As for the recurring claims of Skousen’s devotees that he was fired as chief of police by a lawless Salt Lake mayor who hated the way he enforced the law equally and fairly, and wouldn’t look the other way when the bigwigs had a game of cards–the overwhelming assessment of his stint as Top Cop in Salt Lake City was that his approach to law enforcement was a combination of Barney Fife and Joe Stalin. It is often assumed or even proposed by Cleon’s faithful, that the mayor who fired him was some sort of liberal, or corrupt and lazy, and only resented Skousen’s equal application of the law, even when high city officials were the victims of his zeal. The truth is, J Bracken Lee was a hard-core conservative, every bit as active in the anti-Commie craze as was Skousen, and every bit as straight-laced in his personal morals and habits:

Mayor Lee’s firing of Skousen caused a major shock within conservative political circles – both in Utah and nationally. [For a detailed discussion of the Lee-Skousen feud, see “Political Feud in Salt Lake City: J. Bracken Lee and the Firing of W. Cleon Skousen”, by Dennis L. Lythgoe, Utah Historical Quarterly, Fall 1974, or see Lythgoe’s subsequent book, Let ‘Em Holler: A Political Biography of J. Bracken Lee – Salt Lake City: Utah State Historical Society, 1982.]

In August 1960, Mayor Lee wrote a letter to Mrs. Elizabeth Laine of Arcadia, CA in which he made the following comments:

“To further explain my position, let me say this, that while Mr. Skousen has written a book and talks against Communism, actually he conducted his office as Chief of Police in exactly the same manner in which the Communists operate their government.  The man is also a master of half-truths.  In at least three instances I have proved him to be a liar before the City Commissioners and the newspaper reporters.  To me, he is a very dangerous man because he preaches one thing, practices another, does not tell the truth, and cannot be relied upon.  He also was one of the greatest spenders of public funds of anyone who ever served in any capacity in Salt Lake City government.”  [HQ 67-69602, #286; 8/8/60 letter from J. Bracken Lee to Mrs. Elizabeth Laine, Arcadia CA]

When the Educational News Service of Fullerton, CA ran a favorable article about Skousen in its March 31, 1960 issue, Mayor Lee sent them a blistering 3-page response (with copies to 13 other individuals who served on the Board of Directors of the News Service).  Among the accusations made by Lee are the following comments concerning Skousen’s 1958 book, The Naked Communist:

“Your article further states that my charge that Mr. Skousen had been using City Police secretarial assistance in the writing of this book was without foundation.  The records will show to the satisfaction of anyone that he did use City Policemen and secretaries both to compile, typewrite, and assemble his notes on this book.  While I certainly do not object to the writing of a book in opposition to Communism, I do not think it is right that City funds and personnel be used to write a book which resulted in personal gain to that writer.”   [HQ 67-69602, #290; 8/16/60 letter by J. Bracken Lee to Mr. Edward T. Price, President, Education Information Inc of Fullerton CA.]

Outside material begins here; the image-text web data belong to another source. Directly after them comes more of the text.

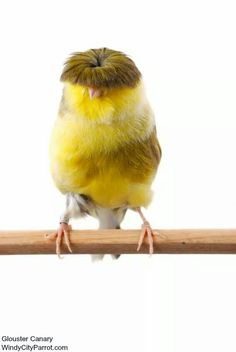 Glouster canary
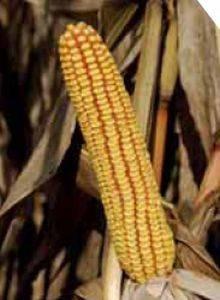 P9025 – hibrid kukuruza, zuban, FAO 290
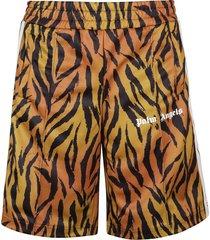 palm angels shorts sport tiger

After termination as Police Chief, Skousen then ran for the Republican nomination for Governor of Utah and his campaign literature included the phrase, “Served his country in the FBI 16 years, 4 of them as Administrative Assistant to J. Edgar Hoover during World War II, a top assignment.” [HQ 67-69602, #287; Bureau file copy notation on outgoing 1/12/61 letter to Mrs. Norman Hartnett, Bakersfield CA mentions his campaign literature.]

J. Edgar Hoover received numerous inquiries about Skousen’s description of himself. His replies declared that: “For your information, Mr. Skousen did not have the title ‘Administrative Assistant’ while in the FBI” and “In response to your inquiry, I wish to advise that there is no such position in the FBI entitled Administrative Assistant to the Director”. [See for example, Hoover’s 4/19/61 reply to Rev. Harry C. Carlson of La Habra CA which is HQ file 94-47468, serial #28 and his 11/1/61 reply to David A. Moynan Jr., Chairman of Operation Americanism, Jefferson Parish Junior Chamber of Commerce, which is HQ file 94-47468, serial #37 and his April 10, 1962 reply to inquiry by Mrs. A.M. Donaldson of Cardiff CA which is HQ file 94-47468, serial #46.]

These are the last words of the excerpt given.